Can a generated answer become evidence for a later generated answer?

This is where AI red teaming has to grow beyond jailbreaks. Microsoft’s AI Red Team guidance, MITRE ATLAS, and OWASP’s LLM work are useful starting points. But for agentic systems, teams need test cases that target reasoning integrity, not only output safety.

The question is not only: Can we make the model say something bad?

The better question is: Can we make the organization believe something false?

6) Human verification drills

This control costs time, which is why organizations are tempted to skip it. They still need to practice manual verification for critical domains.

Security analysts should still inspect raw logs sometimes. Engineers should still read important diffs. Leaders should still ask for primary evidence behind strategic claims. Reviewers should still challenge specs before agents generate implementations.

The goal is retained competence.

In aviation, autopilot does not eliminate the need for pilot training. In security, detection automation should not eliminate the ability to hunt. In software engineering, code agents should not eliminate the human ability to reason about architecture, product constraints, and abuse cases.

An agent-assisted organization that cannot verify without agents is not augmented. It is dependent.

A practical epistemic security checklist

If I were reviewing an AI agent system today, I would ask these questions:

Does every high-impact conclusion preserve claim-level evidence?
Are retrieved sources labeled by trust level, freshness, and origin?
Can the system show conflicting evidence instead of collapsing it into a single answer?
Are memory writes gated by source quality and review status?
Do memories expire or require reconfirmation?
Can generated summaries be distinguished from primary sources?
Are untrusted sources prevented from overriding authoritative records?
Does uncertainty affect what the agent is allowed to do?
Are humans trained to verify primary evidence for critical workflows?
Do red-team tests target belief manipulation, not only prompt injection and tool misuse?

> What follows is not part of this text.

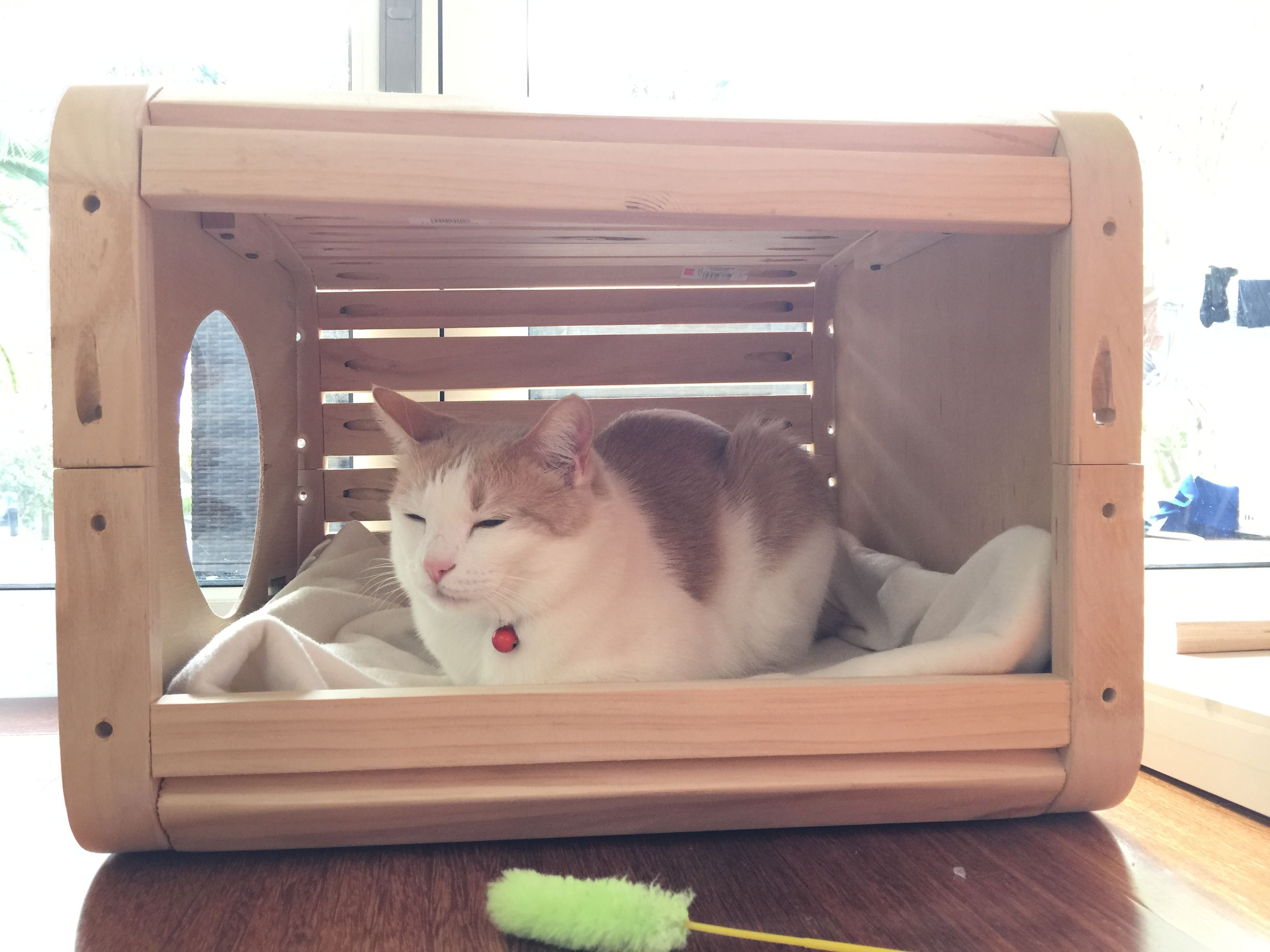 Cat Cubby House Diy Edition Handmade Crafts Howto Diy Cubbies Cubby Houses Diy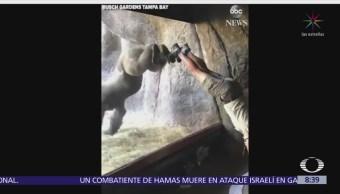 Gorila imita lo que hacen sus cuidadores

This checklist is not a compliance framework. It is a survival framework. Because once agents become embedded in operations, the question “why do we believe this?” becomes a production security question.

The new control plane

Every serious agent platform will need a control plane for tools, identity, memory, observability, and policy. That is obvious now. What is less obvious is that the same platform needs a control plane for knowledge.

It needs to track where claims came from, how they changed, what evidence supports them, what contradicts them, which memories are stale, which conclusions were reviewed, and which decisions were made under uncertainty.

Without that, organizations will build agents that are operationally powerful but epistemically fragile.

They will move faster. They will sound smarter. They will produce cleaner summaries, better dashboards, faster tickets, and more confident recommendations.

But if nobody can reconstruct the evidence chain, the organization will not actually understand what it knows.

The main risk is not that AI agents will occasionally be wrong. All systems are occasionally wrong.

The deeper risk is that agents will make wrongness harder to notice, easier to repeat, and more comfortable to trust.

Epistemic security is how we resist that. It is how we keep automation from becoming intellectual dependency. It is how we build agents that extend human judgment instead of quietly replacing the habits that make judgment possible.